● **Exercise data**
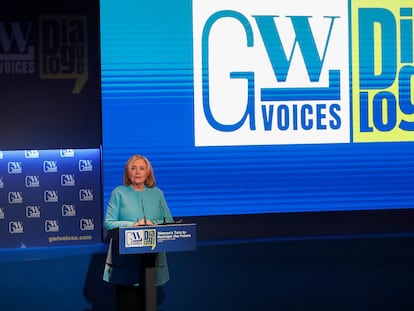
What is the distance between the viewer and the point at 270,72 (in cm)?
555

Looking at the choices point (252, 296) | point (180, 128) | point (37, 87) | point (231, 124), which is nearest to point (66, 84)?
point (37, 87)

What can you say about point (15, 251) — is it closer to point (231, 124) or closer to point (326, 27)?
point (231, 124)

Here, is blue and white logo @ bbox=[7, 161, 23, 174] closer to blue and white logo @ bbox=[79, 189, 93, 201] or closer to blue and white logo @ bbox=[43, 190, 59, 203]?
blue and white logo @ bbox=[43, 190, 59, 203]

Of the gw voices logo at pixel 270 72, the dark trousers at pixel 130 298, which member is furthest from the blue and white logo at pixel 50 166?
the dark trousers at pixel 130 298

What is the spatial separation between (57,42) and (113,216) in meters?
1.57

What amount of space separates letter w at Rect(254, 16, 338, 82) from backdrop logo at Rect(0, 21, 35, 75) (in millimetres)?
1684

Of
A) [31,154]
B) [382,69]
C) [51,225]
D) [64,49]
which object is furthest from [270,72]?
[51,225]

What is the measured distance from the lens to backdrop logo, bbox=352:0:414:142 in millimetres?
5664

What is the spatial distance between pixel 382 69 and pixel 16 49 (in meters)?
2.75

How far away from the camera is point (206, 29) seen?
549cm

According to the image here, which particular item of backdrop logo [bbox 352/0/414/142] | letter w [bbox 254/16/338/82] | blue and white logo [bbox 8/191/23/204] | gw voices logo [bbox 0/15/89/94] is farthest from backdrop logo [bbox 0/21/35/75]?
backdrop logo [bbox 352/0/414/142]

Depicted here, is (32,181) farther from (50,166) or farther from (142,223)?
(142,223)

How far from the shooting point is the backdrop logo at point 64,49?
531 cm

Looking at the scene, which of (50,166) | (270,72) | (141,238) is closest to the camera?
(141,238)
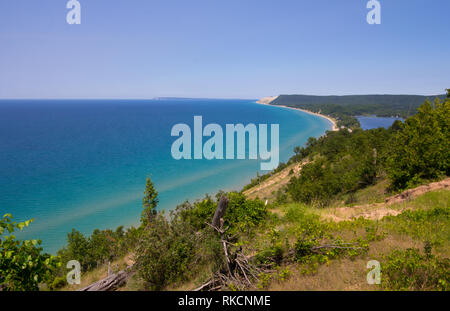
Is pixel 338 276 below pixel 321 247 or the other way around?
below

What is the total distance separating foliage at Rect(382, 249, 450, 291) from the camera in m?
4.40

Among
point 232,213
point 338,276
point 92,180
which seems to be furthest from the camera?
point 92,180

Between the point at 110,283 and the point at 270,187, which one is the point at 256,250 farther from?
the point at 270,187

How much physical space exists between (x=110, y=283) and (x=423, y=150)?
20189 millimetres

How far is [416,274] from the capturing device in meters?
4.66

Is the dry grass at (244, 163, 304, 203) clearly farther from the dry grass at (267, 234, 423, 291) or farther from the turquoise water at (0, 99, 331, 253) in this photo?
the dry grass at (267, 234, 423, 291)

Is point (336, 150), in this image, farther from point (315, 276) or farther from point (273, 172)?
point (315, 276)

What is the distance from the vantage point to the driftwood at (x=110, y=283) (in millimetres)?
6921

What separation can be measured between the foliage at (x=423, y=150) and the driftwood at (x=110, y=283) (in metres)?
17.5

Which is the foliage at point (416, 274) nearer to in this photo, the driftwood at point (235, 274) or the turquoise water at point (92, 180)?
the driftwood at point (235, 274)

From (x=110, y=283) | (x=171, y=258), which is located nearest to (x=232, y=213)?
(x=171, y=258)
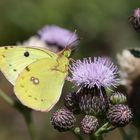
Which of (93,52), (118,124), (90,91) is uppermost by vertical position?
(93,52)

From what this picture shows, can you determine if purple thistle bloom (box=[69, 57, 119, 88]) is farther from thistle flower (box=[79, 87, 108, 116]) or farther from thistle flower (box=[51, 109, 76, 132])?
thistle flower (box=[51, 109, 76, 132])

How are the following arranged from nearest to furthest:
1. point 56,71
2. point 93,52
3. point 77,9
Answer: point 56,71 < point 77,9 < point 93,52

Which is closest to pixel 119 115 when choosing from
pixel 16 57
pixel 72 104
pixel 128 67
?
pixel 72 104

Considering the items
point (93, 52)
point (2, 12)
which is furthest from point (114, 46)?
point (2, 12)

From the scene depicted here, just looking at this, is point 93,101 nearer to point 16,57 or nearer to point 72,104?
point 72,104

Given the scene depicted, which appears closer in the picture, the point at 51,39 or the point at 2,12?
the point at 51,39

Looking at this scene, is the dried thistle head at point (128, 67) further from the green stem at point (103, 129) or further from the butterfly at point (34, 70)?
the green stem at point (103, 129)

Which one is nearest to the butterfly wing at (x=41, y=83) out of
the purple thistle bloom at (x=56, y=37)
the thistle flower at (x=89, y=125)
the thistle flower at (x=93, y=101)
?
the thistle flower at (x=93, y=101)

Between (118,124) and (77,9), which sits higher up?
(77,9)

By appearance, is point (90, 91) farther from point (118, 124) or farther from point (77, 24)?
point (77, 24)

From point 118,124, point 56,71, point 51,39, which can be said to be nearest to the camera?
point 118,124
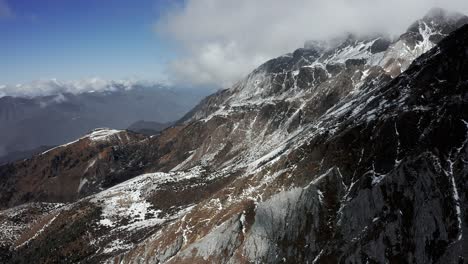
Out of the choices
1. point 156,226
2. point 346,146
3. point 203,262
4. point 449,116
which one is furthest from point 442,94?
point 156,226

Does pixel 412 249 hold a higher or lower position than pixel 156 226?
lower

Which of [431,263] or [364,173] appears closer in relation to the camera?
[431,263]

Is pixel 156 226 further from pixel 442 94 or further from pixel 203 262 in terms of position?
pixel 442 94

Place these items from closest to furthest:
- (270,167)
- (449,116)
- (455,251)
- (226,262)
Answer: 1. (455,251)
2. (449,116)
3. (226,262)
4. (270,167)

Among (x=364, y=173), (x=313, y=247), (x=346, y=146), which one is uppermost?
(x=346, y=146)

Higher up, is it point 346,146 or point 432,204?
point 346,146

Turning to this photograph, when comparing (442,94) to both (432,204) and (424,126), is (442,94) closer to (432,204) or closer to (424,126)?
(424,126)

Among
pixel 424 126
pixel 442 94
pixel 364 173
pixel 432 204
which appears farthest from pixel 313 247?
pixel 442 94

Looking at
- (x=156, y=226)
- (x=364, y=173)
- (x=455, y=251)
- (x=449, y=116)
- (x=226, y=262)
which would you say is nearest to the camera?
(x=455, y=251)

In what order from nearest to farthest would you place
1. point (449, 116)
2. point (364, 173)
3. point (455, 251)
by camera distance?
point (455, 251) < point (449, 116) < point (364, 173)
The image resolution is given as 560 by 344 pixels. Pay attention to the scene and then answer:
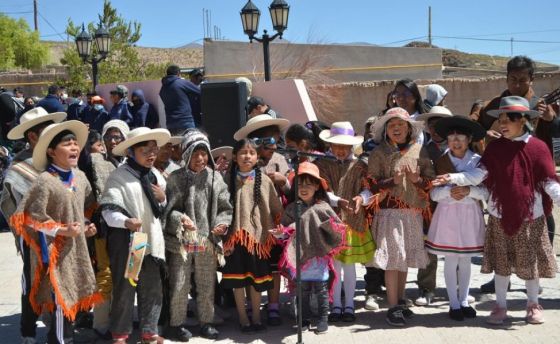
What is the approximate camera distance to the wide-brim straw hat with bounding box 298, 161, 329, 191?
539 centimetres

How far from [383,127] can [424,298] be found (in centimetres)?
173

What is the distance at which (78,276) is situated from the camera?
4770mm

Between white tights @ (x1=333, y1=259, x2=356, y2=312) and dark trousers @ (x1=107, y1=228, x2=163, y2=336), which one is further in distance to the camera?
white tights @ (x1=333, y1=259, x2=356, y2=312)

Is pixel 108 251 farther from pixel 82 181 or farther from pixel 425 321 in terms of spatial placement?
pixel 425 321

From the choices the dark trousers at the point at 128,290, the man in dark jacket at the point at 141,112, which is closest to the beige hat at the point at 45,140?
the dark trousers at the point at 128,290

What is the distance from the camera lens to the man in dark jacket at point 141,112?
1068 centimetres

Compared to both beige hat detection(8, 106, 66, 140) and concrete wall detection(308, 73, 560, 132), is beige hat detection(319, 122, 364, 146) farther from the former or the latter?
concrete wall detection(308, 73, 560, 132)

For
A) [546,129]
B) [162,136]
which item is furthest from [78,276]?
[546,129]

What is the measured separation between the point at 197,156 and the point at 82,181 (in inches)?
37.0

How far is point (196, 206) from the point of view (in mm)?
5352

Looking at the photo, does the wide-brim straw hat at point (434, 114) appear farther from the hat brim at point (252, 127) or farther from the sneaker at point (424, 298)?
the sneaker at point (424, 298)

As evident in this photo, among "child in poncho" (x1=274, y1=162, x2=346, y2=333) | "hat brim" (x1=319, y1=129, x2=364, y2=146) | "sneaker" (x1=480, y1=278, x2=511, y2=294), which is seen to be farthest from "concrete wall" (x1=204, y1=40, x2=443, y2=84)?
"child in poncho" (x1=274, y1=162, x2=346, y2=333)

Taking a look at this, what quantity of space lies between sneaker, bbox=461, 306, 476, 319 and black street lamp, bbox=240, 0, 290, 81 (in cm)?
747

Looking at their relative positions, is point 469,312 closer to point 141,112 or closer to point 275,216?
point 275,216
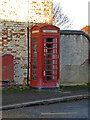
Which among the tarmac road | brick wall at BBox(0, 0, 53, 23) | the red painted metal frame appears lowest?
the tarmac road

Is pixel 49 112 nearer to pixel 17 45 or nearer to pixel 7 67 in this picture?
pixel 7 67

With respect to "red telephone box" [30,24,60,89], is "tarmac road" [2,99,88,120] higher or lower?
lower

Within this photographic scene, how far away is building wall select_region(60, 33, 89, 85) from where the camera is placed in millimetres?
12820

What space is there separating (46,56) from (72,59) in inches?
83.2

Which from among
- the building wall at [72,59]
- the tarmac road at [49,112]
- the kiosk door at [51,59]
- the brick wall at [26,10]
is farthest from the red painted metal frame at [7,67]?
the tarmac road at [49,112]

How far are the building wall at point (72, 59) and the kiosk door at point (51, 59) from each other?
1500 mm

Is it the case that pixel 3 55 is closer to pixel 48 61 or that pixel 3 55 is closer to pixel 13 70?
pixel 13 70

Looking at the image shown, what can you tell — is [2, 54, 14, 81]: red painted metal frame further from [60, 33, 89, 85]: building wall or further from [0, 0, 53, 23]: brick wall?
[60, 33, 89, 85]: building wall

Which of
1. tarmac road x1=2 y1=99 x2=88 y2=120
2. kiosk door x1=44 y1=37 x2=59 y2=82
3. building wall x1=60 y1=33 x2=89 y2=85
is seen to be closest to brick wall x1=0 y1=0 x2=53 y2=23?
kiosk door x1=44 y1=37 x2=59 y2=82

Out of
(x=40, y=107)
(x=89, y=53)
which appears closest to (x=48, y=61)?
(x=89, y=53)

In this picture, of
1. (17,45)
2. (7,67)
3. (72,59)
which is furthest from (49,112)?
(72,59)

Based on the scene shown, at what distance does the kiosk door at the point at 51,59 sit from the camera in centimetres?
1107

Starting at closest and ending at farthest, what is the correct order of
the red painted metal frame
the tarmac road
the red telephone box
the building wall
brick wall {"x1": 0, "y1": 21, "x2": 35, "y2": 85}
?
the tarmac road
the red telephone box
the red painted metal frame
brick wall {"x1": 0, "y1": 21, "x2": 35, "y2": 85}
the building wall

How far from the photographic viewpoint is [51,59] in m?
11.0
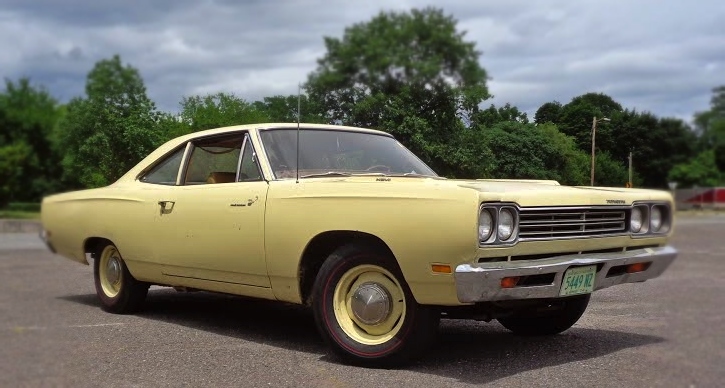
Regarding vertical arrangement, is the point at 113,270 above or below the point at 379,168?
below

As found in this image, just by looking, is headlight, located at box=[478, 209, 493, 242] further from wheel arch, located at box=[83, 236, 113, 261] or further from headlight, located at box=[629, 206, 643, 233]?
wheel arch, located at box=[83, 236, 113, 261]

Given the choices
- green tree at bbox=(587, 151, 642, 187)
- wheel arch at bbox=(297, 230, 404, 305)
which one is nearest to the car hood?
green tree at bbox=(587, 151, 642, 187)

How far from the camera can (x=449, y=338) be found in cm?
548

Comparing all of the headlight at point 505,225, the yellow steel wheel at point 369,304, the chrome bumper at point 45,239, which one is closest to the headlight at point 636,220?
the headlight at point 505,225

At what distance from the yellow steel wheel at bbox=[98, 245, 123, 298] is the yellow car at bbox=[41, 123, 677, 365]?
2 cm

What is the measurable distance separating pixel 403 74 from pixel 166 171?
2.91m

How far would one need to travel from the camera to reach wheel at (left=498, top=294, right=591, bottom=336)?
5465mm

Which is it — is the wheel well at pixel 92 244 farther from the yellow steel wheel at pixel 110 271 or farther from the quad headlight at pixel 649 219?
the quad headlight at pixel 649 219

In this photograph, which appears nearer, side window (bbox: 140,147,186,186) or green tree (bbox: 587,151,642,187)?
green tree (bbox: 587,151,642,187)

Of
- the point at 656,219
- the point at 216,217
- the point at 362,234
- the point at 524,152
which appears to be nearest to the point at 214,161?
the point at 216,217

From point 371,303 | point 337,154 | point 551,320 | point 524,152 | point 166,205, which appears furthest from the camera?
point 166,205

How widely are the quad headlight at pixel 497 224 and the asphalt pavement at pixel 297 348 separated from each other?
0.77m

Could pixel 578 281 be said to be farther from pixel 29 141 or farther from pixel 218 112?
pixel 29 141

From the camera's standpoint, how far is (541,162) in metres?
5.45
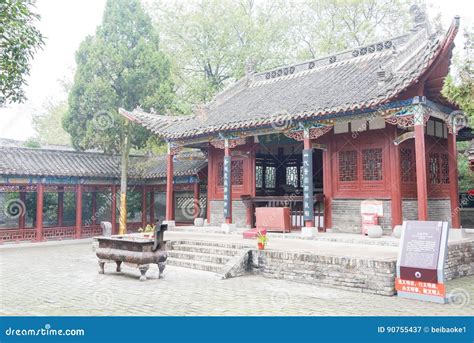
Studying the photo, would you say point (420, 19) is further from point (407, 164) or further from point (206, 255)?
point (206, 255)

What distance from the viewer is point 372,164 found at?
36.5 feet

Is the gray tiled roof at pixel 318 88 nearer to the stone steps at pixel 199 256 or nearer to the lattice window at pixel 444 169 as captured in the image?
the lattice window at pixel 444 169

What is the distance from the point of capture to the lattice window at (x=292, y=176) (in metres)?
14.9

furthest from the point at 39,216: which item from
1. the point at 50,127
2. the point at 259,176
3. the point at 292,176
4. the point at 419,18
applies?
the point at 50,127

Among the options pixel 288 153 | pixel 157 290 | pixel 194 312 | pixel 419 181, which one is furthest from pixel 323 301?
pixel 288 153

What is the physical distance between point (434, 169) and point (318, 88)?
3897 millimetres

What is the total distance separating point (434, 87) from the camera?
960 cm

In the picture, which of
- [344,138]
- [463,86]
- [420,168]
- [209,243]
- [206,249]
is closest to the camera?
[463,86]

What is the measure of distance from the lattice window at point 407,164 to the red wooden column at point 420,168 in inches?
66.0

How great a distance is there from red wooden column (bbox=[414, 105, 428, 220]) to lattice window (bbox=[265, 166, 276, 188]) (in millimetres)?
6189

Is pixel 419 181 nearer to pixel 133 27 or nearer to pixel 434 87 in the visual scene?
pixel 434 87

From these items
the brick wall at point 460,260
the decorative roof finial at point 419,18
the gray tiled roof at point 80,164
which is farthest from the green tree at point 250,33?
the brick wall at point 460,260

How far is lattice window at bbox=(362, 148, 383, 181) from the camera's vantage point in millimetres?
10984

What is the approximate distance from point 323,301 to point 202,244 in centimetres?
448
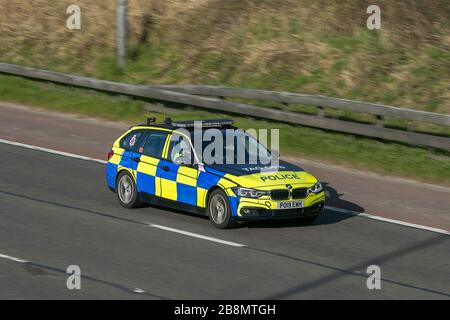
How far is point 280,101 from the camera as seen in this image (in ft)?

● **Required task**
Repeat word for word the stretch of the records from the line containing "furthest from the point" through the end of the records, leaving out the pictures.

● **Result for this task**
furthest from the point at 39,216: which item from
1. the point at 50,127
2. the point at 259,176
3. the point at 292,176
4. the point at 419,18
applies?
the point at 50,127

Among the options pixel 288 153 | pixel 157 290 | pixel 194 312 | pixel 419 181, which one is furthest from pixel 323 301?
pixel 288 153

What is the physical distance between point (434, 169) and point (318, 88)?
3897 millimetres

What is the total distance separating point (434, 87) from the camera?
960 cm

In the picture, which of
- [344,138]
- [463,86]
- [420,168]
- [209,243]
- [206,249]
is closest to the camera?
[463,86]

What is the measure of distance from the lattice window at point 407,164 to the red wooden column at point 420,168 in inches?
66.0

How great a distance is there from red wooden column (bbox=[414, 105, 428, 220]) to lattice window (bbox=[265, 166, 276, 188]) (in millimetres)?
6189

Is pixel 419 181 nearer to pixel 133 27 or nearer to pixel 434 87 in the visual scene?
pixel 434 87

From these items
the brick wall at point 460,260
the decorative roof finial at point 419,18
the gray tiled roof at point 80,164
which is farthest from the green tree at point 250,33?
the brick wall at point 460,260

How far is lattice window at bbox=(362, 148, 383, 181) from the camera's vantage point in millimetres?
10984

What is the approximate distance from point 323,301 to point 202,244 in centimetres?
448
How far is point 280,101 from the camera as seen in this image (in ft)?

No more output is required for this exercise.